The boiler was at some distance from the Collegia, and had been set up inside its own little brick "false-tower" so as not to be a blight on the landscape. Those brick walls would have contained the explosion—
And if anyone was still inside the building, they'd have been caught between the explosion and the brick walls!
This was like a nightmare, where he ran as hard as he could, until his side and lungs burned and he couldn't even catch his breath, and he still made no progress in the knee deep snow. By the time he reached the scene, plenty of other people had already arrived, and the injured had been taken away. All that was left to see were the remains of the boiler and the tower. The wooden door- and window-frames had been blown out of the walls in a shower of glass and splinters, and the brick walls themselves were cracked and bowed ominously outward. Some folk were throwing buckets of snow into the interior of the tower, presumably to put out a fire and cool the remains of the boiler, and every bucketful that went in produced a billow of steam and an ominous hissing.
Karal spotted one of the Masters; the one concerned with mechanics and clockwork, Master Isak. The old man was just standing in the snow, his square, lined face blank, his coat on inside-out. "What happened?" he cried, grabbing Master Isak's sleeve. "Was anyone hurt? Who was here?"
Isak wiped his forehead, his shock of white hair and side-whiskers standing out like an angry cat's fur. "The boiler itself didn't rupture," he said vaguely. "It was the offset pipe—just blew, tore the boiler out of its footing and drove it into the far wall in an instant. There were four students here, and they were all hurt, but only Justen was hurt badly. Poor boy! Poor boy! He tried to get the safety valve opened wide to let the pressure off, but it wasn't enough—he ran for the door, but—he was still inside the building when it went, the rest were already at the door and the explosion blew them into the snow.

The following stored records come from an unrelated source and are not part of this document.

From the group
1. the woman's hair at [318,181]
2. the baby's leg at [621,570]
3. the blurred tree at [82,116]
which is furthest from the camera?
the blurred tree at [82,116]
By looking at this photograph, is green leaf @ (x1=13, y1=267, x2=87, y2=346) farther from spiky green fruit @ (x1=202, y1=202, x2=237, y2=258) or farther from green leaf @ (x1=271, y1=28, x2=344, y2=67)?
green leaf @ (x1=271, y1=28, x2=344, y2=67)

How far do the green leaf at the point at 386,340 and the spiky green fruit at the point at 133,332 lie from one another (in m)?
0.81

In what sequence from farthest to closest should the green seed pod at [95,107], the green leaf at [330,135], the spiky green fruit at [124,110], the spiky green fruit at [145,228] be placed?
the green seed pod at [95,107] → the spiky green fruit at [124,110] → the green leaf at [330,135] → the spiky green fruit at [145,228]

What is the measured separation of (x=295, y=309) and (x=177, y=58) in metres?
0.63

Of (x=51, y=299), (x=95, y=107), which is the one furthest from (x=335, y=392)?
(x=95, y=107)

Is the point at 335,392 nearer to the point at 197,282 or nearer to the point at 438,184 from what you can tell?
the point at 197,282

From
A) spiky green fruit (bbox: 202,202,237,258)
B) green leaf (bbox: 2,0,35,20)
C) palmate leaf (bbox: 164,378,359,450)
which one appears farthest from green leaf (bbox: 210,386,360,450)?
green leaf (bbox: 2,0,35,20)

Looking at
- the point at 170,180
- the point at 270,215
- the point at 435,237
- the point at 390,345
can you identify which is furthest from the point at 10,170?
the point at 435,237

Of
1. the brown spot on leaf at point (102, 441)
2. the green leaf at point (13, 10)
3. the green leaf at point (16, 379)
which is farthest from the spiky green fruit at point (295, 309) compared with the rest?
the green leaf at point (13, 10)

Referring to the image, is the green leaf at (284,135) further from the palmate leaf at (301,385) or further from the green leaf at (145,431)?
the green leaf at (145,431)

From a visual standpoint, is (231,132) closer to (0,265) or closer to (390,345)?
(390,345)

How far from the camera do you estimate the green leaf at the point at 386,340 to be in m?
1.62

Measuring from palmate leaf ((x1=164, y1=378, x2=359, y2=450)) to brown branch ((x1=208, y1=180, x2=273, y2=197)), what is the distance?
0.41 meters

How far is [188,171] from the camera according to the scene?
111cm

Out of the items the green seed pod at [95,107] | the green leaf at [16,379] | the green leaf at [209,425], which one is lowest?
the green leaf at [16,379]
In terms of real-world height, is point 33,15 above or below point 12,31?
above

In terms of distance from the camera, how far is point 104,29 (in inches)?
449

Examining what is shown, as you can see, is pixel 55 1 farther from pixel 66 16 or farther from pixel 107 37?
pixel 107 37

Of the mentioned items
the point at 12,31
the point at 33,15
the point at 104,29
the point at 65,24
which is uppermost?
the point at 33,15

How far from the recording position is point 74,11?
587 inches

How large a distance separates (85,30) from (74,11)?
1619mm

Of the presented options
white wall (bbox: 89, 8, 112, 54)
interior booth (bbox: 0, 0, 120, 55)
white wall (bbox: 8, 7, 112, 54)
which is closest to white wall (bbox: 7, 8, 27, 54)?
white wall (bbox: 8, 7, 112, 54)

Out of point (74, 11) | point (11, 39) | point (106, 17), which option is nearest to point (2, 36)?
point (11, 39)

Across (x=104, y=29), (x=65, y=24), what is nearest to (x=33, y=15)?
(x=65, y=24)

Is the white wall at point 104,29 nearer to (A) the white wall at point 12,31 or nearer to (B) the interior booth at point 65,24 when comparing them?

Horrible... just horrible."
"Was Natoli here?" Karal demanded, shouting and shaking the poor man's arm. "Was she?"
"They took her with the rest to Healer's," Isak mumbled, staring blankly at the blood-spattered remains of the door and wringing his hands with anxiety. "The Healers have them all. I don't know anything else. They just left—"
Karal dropped Isak's arm and sprinted—or tried to—in the direction of the Healer's Collegium. Running through the heavy snow was like trying to run in loose hay; it was impossible to make any progress. And by the time he got there, they had taken Natoli off to a little room by herself and wouldn't let him or anyone else near her.